The dip in the number of diagnoses cannot be due to the fact that hospitals and doctors' offices were overrun by Covid patients and therefore did not provide enough care for cancer patients.

It's therefore more plausible to attribute the lack of cancer diagnoses between March and May 2020 to the measures imposed. "And probably also to the fact that the healthcare system had to adapt first," says Staehelin. "During the first wave, people were unprepared; in the second wave, something like normal operations probably returned in most areas."

No shift to later stages of the disease

To examine whether the lockdown had a negative long-term impact on cancer patients, Staehelin and her colleagues examined the distribution of tumor stages at the time of diagnosis. In general, tumors discovered late are already at an advanced stage. They are therefore more difficult to treat—and the prognosis for those affected becomes bleaker.

Cancer registry data indicate that there has been no shift toward later stages for any of the five cancer types studied. The percentages of early and late-diagnosed cases of breast, lung, colorectal, skin, and prostate cancer remained unchanged before, during, and after the pandemic.

Boffetta explains this result by saying that cancer doesn't develop overnight. "For example, it typically takes a year for a local tumor to spread regionally," says the Italian oncologist. Therefore, a slight delay usually plays no role in the time it takes for a cancer to develop.

Staehelin also interprets her figures this way. "Our analysis suggests that the interruption in cancer care in this country was only brief," she says. "So brief that, fortunately, it had no significant impact on the survival rates of cancer patients."

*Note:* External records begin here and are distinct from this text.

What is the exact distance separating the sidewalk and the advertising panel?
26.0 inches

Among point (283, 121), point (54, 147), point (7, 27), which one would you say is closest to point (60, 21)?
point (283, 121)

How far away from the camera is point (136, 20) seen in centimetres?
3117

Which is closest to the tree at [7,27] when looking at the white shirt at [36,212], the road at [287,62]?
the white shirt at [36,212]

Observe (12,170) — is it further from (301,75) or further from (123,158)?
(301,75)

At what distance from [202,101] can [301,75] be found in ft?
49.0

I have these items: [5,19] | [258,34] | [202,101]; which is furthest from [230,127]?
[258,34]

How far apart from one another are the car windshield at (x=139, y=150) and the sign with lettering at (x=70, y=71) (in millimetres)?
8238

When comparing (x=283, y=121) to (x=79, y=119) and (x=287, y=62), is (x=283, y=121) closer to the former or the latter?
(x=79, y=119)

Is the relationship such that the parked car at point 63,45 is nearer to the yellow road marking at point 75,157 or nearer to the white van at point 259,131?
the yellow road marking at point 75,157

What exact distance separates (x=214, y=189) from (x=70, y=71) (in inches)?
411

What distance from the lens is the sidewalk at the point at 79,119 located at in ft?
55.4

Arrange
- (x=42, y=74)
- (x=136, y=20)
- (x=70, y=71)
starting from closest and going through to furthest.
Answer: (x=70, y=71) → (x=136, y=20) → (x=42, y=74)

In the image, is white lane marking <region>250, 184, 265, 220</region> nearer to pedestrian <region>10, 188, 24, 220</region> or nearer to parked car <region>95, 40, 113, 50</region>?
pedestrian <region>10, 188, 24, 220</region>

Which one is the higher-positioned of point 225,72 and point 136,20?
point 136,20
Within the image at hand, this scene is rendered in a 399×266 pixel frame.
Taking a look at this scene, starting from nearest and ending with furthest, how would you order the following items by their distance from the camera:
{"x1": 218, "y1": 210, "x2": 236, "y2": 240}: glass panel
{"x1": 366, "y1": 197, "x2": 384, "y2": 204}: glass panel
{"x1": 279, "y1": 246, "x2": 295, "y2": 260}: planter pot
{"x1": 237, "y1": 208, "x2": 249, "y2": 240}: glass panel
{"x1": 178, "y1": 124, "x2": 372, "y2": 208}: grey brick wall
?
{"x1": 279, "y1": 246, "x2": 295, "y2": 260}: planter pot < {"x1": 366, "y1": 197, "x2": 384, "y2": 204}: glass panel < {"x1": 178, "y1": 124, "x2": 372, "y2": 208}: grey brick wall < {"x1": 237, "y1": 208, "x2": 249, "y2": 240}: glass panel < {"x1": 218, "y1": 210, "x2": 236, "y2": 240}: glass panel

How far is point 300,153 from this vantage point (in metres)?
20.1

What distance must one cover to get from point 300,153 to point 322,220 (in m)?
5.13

Resilient and resilient health system

Over the entire observation period from 2017 to 2021, survival rates for cancer patients even increased slightly, as Staehelin's team was able to demonstrate using cancer registry data. "This trend, which has persisted for decades, reflects advances in treatment," says Staehelin.

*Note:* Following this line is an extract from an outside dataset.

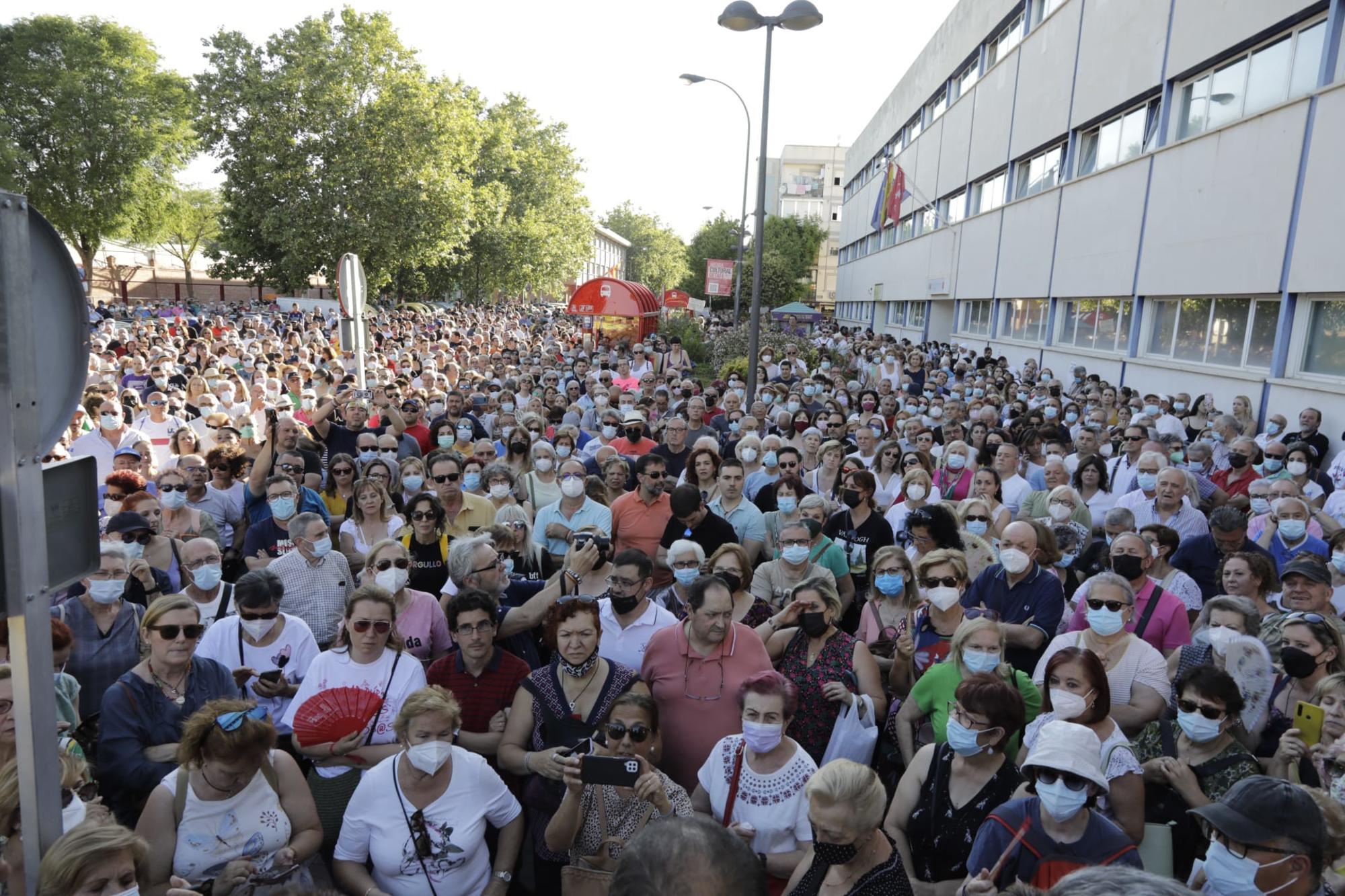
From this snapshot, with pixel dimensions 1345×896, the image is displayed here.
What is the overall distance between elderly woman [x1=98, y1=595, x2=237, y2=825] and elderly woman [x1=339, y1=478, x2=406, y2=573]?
226 centimetres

The fact that this trend has continued unabated throughout the years marked by the pandemic is, for Staehelin, a reason to be "proud of Switzerland." In some neighboring European countries, major cuts in cancer care have occurred due to the prolonged measures imposed.

Here, the measures were more cautious. This led to a minor disruption, which proved manageable because doctors' offices and hospitals were able to compensate for the missed appointments in the following months. "Our analysis has confirmed how resilient and resilient our healthcare system is," says Staehelin.